白身の魚だが、脂肪量が多い。脂肪が多くDHA、IPAなどの脂肪酸が多く含まれるので、動脈硬化の進行を遅らせ、生活習慣病を予防する効果が期待できる。ビタミンの中では、脂溶性ビタミンであるビタミンA、ビタミンD、ビタミンEを豊富に含有し、体の発育成長、皮膚、粘膜の保護にいいとされる。

市場での評価

量的に多くはないが、市場には年中出回る。産卵期は夏で、5月~6月にかけて市場にまとまって入荷する。夏が旬だが、九州では年間を通して漁獲されるため、年中市場に出ている。釣り物、活け締めなどは高い。少ないながら養殖ものもある。

漁獲法

釣り、定置網、刺し網などで漁獲される。養殖は昭和40年に近畿大学で人口採卵が成功し、伊豆の下田水産試験場でも成功している。イサキは回遊性でなく沿岸に定着するので、今後放流により増殖が可能な魚と期待されている。

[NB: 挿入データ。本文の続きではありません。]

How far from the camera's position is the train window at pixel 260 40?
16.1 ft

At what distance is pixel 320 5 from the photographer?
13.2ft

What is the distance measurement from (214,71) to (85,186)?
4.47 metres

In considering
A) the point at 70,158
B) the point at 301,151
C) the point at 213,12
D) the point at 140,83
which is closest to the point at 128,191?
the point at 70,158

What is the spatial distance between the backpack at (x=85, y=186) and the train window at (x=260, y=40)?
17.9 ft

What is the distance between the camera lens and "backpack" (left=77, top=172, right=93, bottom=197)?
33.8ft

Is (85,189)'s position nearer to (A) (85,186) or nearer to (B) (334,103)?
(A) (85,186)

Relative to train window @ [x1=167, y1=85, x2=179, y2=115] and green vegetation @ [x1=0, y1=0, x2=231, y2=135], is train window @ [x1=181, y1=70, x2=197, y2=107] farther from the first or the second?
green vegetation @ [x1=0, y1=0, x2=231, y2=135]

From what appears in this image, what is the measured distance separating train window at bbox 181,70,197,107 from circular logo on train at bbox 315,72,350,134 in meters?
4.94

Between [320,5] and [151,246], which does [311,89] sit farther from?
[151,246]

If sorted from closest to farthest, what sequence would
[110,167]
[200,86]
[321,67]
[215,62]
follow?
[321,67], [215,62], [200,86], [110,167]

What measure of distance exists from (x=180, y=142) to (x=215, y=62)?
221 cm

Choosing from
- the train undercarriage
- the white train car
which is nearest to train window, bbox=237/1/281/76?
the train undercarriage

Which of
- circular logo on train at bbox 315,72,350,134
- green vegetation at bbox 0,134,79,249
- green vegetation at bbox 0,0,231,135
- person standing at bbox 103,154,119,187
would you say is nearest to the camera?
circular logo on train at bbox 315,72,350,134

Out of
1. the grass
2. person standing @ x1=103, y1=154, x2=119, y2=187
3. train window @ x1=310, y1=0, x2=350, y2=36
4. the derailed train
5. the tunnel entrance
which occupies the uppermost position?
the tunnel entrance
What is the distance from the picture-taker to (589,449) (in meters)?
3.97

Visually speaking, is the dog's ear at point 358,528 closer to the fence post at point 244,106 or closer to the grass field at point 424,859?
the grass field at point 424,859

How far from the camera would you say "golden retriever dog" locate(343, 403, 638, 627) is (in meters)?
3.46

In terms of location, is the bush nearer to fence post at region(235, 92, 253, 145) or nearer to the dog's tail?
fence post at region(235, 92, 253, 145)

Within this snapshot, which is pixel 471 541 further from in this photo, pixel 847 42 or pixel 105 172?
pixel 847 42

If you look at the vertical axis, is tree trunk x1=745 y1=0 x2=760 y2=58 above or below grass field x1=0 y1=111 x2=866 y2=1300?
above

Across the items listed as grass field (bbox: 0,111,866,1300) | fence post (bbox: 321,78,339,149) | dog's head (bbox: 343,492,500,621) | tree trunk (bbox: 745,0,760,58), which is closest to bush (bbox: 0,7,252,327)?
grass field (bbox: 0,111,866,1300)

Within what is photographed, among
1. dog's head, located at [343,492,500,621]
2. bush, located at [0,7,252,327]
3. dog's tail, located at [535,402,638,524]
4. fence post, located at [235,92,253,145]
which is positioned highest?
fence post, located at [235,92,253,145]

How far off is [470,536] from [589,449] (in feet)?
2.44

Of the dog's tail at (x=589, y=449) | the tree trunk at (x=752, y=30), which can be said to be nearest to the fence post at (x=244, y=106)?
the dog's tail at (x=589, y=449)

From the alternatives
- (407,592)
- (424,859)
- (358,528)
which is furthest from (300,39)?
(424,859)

6月頃が釣りやすく、真子や白子を持ち旬といわれる。あまり強い引きではないが、手軽に楽しむことのできる人気魚である。コマセ釣りが主だが、最近ではルアーフィッシングの対象魚としても注目されている。釣り方は片天秤に擬似餌のウイリー、オキアミをつけての船釣りが主流である。特に相模湾は江ノ島まわりには特大のイサキがついていて、まるでマダイのような体高を持つ。江ノ島イサキは味、釣り味ともに最上。また伊豆、外房では磯での浮き釣りでも対象となる。磯釣りでは蒸し暑い夏が盛期である。